**Data to process**
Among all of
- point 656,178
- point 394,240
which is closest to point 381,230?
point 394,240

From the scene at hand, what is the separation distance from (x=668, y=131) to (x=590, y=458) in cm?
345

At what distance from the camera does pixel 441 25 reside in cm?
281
---
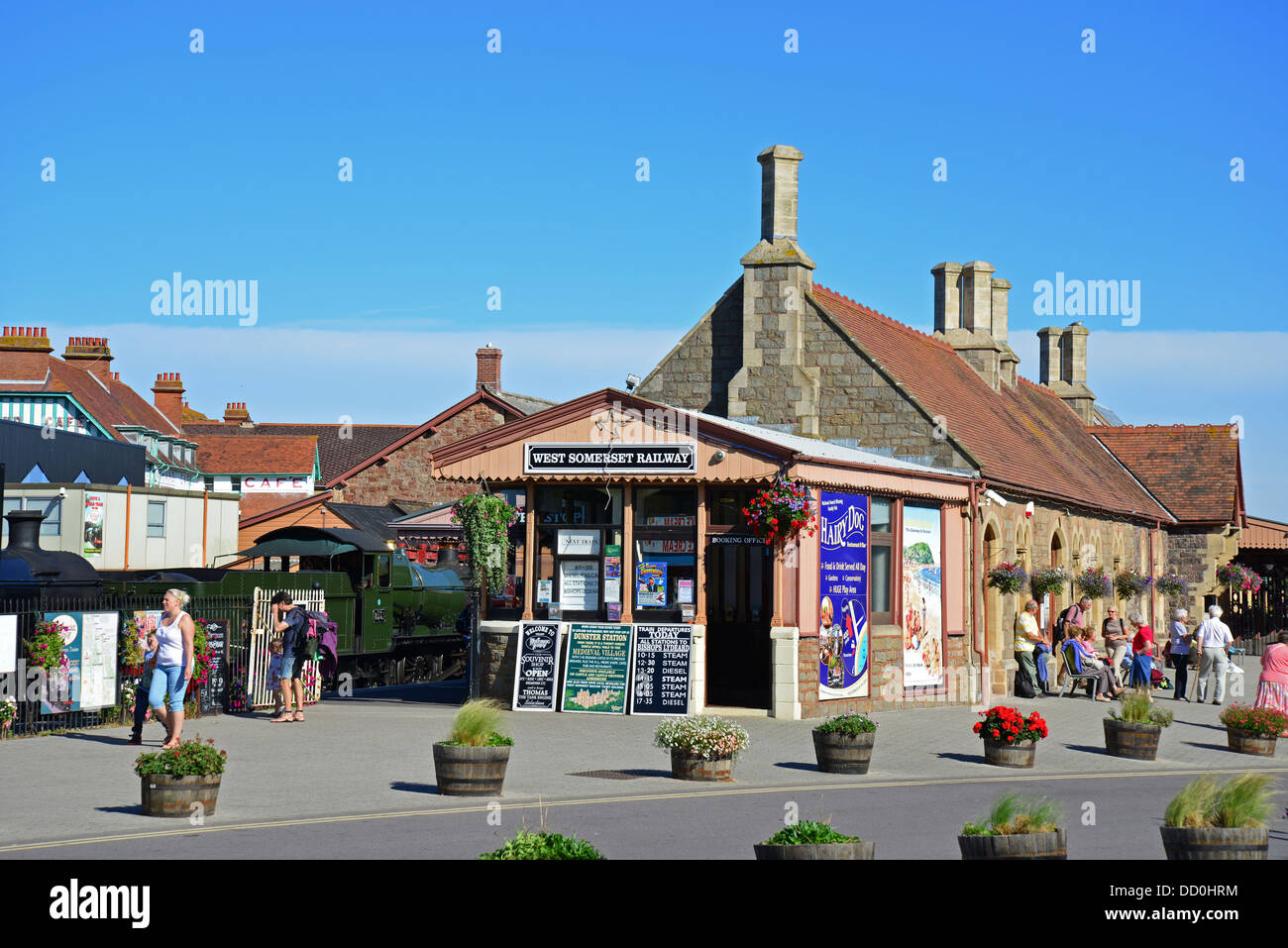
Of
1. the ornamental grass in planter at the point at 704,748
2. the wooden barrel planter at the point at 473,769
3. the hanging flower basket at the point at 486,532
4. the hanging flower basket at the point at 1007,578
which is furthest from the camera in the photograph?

**Given problem**
Count the lines of the listing above that contain the string "distance", with case counting. Give only the number.

**Exercise solution**
2